Life as an Asian Expat: Feelings

Bonnie Leung
Every Thought Bonnie’s
4 min readMar 15, 2017

Written on 7 March 2017

This morning, I woke up and glanced out of my window. It’s been raining the whole night and grey clouds covered the sky – I won’t be able to see the snow capped mountains today. No worries, I thought, there’s always tomorrow, or next week, or next month. After all, I live near the Austrian alps now. For a moment, I felt fortunate to be able to call such a beautiful place home.

Getting ready in the bathroom, I did not feel like going to work. My mind took a sharp turn to consider the negative aspects of being a foreigner in Austria and it is not encouraging. I remembered a brief exchange I had this weekend:
“So how long are you visiting Salzburg?”
“Oh, I’m not visiting. I live here now.”
*look of disbelief* “In Salzburg? Really?” *pause for thought* “You must be a student. For Violin?”
“No, I work here.”
*look of disbelief, again* “Really? Do you work in a restaurant?”
“No… I work in advertising...”

Sadly, variations of this conversation happened so often with strangers in my three months here, I don’t even remember who it was I was conversing with.

I am from Hong Kong and I look East Asian. At one glance, most people I’ve met here dismiss me as an alien to their home.

I know the strange looks I get from bus passengers every morning as I get on from my very residential neighbourhood. The stares tell me that they’re not convinced that I belong here, even though I’ve taken this same bus route for easily 100 times now. Yep — this is the day ahead for me.

→ **The request**
Translate this sentence from the essay above on life as an Asian expat into Spanish: "I am from Hong Kong and I look East Asian."

→ **Supplied material**
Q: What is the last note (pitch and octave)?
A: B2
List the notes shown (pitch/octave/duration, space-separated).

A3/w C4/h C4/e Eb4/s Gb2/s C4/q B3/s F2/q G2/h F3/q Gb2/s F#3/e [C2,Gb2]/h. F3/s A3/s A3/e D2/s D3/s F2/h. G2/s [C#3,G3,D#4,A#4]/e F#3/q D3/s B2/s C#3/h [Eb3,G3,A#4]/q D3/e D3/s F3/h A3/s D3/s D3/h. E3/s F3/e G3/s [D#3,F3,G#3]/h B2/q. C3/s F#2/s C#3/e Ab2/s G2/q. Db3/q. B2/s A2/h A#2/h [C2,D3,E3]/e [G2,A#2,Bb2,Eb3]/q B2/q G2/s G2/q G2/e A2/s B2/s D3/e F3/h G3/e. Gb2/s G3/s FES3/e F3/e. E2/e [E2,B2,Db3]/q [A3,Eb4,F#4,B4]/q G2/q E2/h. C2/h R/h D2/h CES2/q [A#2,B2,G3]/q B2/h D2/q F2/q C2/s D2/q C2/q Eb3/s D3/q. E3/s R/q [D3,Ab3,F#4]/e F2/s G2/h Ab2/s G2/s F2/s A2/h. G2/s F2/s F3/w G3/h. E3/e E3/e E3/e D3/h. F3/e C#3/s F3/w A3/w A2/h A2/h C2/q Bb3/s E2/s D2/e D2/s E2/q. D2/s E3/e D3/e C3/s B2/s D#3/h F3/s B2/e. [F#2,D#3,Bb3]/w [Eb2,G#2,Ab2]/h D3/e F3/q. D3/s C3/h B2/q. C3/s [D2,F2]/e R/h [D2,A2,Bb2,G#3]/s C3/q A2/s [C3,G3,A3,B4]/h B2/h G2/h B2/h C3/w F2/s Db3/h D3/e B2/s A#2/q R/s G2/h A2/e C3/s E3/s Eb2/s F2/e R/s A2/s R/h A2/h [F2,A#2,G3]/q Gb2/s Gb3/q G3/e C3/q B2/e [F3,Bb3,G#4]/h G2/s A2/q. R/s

→ **Full response**
Soy de Hong Kong y tengo rasgos del este de Asia.